Modern conservative Reformed denominations have a huge problem. It used to be that "Reformed" was short for "Reformed According to the Word." Reformed Christians were the loudest to profess to be "Bible-believing Christians."
Now, however, in many circles, "Reformed" appears to be the proudly worn badge of hyper-traditionalists. For them the supreme judge, by which all controversies of religion are to be determined. . . and in whose sentence we are to rest is no longer the Holy Spirit speaking in the Scripture. No. Now all theological controversies are resolved by an appeal to the authority of the decrees of councils, opinions of ancient writers, and doctrines of men.
If you didn't get the irony of my last two sentences, please read the Westminster Confession of Faith, Chapt. 1, par. 10.
Are we followers of Jesus or not? Did Jesus ever once seek to correct the Pharisees or Sadducees by appealing to their traditions or great teachers? No. Just the opposite. He berated them for their loyalty to tradition. He warned them that their traditions "made void the word of God" (Matt. 15:6). He cited the Hebrew Scriptures. Over and over again.
If the reformation of Jesus was anything, it was fresh return to the Hebrew Scriptures as the authority for his church and kingdom.
In Matthew 19:1-12 the Pharisees lay a trap for Jesus. They ask him a question about divorce designed to make him take sides about what tradition school of thought in their little sect was right. Did Jesus know about their internal squabbles about the grounds for a man divorcing a wife? Sure he did. They expected Jesus to say that one side or the other was correct, but he doesn't. When Jesus answered them he did not ask them if they had read this or that Jewish authority on the subject. He asked them, "Have you not read. . ." And then he directed them to the Scriptures, God's Word. He goes all the way back to Genesis, to what God said and God did in the beginning.
Jesus would be derisively labeled as a "biblicist" by many Reformed partisans.
More often than not theological controversies that Christians fight over, that have divided Christian brothers, are best resolved with a fresh look at God's Word. One comes to God's word not looking for a proof text to back one's tradition or confession, but one examines the Bible for fresh insight, new categories, and an authoritative Word that cuts to the heart of the issue. After all, that used to be what it meant to be "Reformed."
- - -
**WHAT THE EXERCISE ASKS:** Copy the passage of the essay on Reformed tradition starting at "Are we followers" and ending at "church and kingdom.". The material that comes next has no connection to the essay on Reformed tradition.

**SUPPLIED INFORMATION:**
- - -
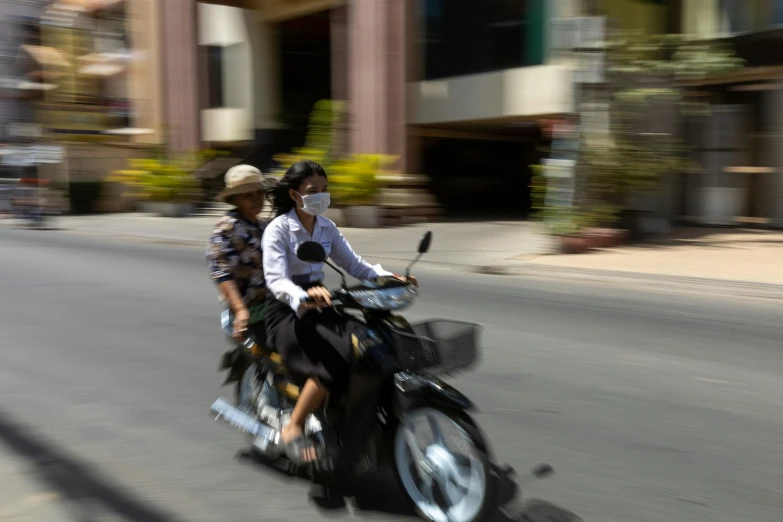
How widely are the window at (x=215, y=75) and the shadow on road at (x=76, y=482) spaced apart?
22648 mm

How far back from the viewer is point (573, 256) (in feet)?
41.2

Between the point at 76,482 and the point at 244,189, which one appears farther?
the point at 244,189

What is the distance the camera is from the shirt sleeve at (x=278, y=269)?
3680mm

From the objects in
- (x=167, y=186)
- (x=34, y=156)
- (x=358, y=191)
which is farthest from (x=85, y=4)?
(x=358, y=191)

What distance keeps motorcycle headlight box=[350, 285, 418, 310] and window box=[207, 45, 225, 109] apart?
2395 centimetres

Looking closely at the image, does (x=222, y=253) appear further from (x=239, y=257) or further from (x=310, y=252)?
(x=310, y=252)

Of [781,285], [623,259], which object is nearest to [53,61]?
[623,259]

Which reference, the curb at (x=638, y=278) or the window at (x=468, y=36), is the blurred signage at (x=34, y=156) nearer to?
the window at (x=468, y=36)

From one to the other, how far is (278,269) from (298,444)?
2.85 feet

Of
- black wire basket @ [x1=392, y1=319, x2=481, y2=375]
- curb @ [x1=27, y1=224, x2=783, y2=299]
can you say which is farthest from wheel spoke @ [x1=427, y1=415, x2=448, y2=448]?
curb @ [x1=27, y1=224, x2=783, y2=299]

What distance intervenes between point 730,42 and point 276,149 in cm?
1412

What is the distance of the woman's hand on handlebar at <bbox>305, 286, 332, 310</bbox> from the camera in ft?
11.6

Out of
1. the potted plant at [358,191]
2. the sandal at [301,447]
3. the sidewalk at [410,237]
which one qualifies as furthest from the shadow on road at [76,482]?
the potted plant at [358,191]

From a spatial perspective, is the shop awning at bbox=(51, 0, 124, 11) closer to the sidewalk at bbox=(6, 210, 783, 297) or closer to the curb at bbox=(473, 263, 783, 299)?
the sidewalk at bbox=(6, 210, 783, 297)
- - -
**SOLUTION TO THIS PROBLEM:**
Are we followers of Jesus or not? Did Jesus ever once seek to correct the Pharisees or Sadducees by appealing to their traditions or great teachers? No. Just the opposite. He berated them for their loyalty to tradition. He warned them that their traditions "made void the word of God" (Matt. 15:6). He cited the Hebrew Scriptures. Over and over again.
If the reformation of Jesus was anything, it was fresh return to the Hebrew Scriptures as the authority for his church and kingdom.